DATA PROVIDED
## Begin
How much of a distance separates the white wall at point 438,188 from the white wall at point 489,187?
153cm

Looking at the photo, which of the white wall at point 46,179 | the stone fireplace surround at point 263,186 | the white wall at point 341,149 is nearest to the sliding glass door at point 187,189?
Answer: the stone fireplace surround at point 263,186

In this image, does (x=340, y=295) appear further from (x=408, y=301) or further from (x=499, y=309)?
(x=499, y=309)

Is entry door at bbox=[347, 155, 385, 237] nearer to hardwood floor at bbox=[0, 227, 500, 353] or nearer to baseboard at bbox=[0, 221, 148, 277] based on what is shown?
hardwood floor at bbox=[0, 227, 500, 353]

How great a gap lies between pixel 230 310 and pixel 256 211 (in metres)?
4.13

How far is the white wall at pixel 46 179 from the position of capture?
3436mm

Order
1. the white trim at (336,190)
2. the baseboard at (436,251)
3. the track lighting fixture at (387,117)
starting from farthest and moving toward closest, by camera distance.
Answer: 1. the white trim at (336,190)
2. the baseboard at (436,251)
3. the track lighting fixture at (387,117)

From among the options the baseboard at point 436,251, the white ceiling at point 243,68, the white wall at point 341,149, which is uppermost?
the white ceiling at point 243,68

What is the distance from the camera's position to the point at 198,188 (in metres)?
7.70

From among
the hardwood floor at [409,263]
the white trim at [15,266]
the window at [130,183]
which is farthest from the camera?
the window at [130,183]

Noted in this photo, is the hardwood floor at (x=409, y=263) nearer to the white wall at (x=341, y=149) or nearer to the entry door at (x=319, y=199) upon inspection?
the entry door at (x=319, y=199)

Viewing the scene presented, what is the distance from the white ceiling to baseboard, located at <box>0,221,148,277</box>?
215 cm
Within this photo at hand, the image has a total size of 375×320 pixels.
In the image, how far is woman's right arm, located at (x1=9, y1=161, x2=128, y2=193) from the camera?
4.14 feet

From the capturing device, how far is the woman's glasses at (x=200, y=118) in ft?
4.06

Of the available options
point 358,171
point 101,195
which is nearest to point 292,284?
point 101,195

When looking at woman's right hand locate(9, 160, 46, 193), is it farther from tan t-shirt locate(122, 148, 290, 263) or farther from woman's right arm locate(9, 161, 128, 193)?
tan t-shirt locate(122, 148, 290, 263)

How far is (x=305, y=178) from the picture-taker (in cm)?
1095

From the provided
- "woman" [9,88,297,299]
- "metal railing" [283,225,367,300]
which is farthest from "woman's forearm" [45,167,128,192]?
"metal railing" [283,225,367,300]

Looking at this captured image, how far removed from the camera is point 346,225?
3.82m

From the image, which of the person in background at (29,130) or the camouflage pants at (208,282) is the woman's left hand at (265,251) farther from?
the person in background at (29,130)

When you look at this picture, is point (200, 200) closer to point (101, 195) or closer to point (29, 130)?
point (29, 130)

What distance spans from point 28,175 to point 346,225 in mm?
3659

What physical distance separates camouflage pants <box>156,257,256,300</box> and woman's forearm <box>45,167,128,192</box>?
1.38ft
## End
Return each entry from the material above exactly as it appears.

TASK RESPONSE
How much of a distance separates the white wall at point 438,188 from the white wall at point 489,187?
153cm

Looking at the photo, which of the white wall at point 46,179 | the stone fireplace surround at point 263,186 | the white wall at point 341,149 is nearest to the sliding glass door at point 187,189?
Answer: the stone fireplace surround at point 263,186

In this image, does (x=340, y=295) appear further from (x=408, y=301) or further from (x=499, y=309)?
(x=499, y=309)

Is entry door at bbox=[347, 155, 385, 237] nearer to hardwood floor at bbox=[0, 227, 500, 353] or nearer to baseboard at bbox=[0, 221, 148, 277] based on what is shown?
hardwood floor at bbox=[0, 227, 500, 353]

How great a gap lies between pixel 230 310 and pixel 256 211 (in metres)?
4.13

How far is the white wall at pixel 46 179 from the position of capture?
3436mm

Order
1. the white trim at (336,190)
2. the baseboard at (436,251)
3. the track lighting fixture at (387,117)
starting from farthest and moving toward closest, by camera distance.
Answer: 1. the white trim at (336,190)
2. the baseboard at (436,251)
3. the track lighting fixture at (387,117)

From among the options the baseboard at point 436,251, the white ceiling at point 243,68, the white wall at point 341,149, which is uppermost?
the white ceiling at point 243,68

What is the distance from the camera's position to the point at 198,188 (in metres)?
7.70

From among
the hardwood floor at [409,263]
the white trim at [15,266]
the window at [130,183]
which is farthest from the camera?
the window at [130,183]

Noted in this photo, is the hardwood floor at (x=409, y=263) nearer to the white wall at (x=341, y=149) or nearer to the entry door at (x=319, y=199) upon inspection?
the entry door at (x=319, y=199)

Viewing the scene presented, what is the distance from the white ceiling to baseboard, located at <box>0,221,148,277</box>?
215 cm
Within this photo at hand, the image has a total size of 375×320 pixels.
In the image, how far is woman's right arm, located at (x1=9, y1=161, x2=128, y2=193) from the camera?
4.14 feet

From the capturing device, how far is the woman's glasses at (x=200, y=118) in ft?
4.06

Of the available options
point 358,171
point 101,195
which is nearest to point 292,284?
point 101,195

When looking at woman's right hand locate(9, 160, 46, 193), is it farther from tan t-shirt locate(122, 148, 290, 263) or farther from woman's right arm locate(9, 161, 128, 193)?
tan t-shirt locate(122, 148, 290, 263)

How far is (x=305, y=178) from the picture-taker (in cm)?
1095

From the provided
- "woman" [9,88,297,299]
- "metal railing" [283,225,367,300]
which is farthest from "woman's forearm" [45,167,128,192]?
"metal railing" [283,225,367,300]

Looking at this captured image, how far removed from the camera is point 346,225?
3.82m

From the image, which of the person in background at (29,130) or the camouflage pants at (208,282) is the woman's left hand at (265,251) farther from?
the person in background at (29,130)

When you look at this picture, is point (200, 200) closer to point (101, 195) or closer to point (29, 130)?
point (29, 130)

What distance spans from point 28,175 to point 346,225 in mm?
3659

What physical distance separates camouflage pants <box>156,257,256,300</box> and woman's forearm <box>45,167,128,192</box>?
1.38ft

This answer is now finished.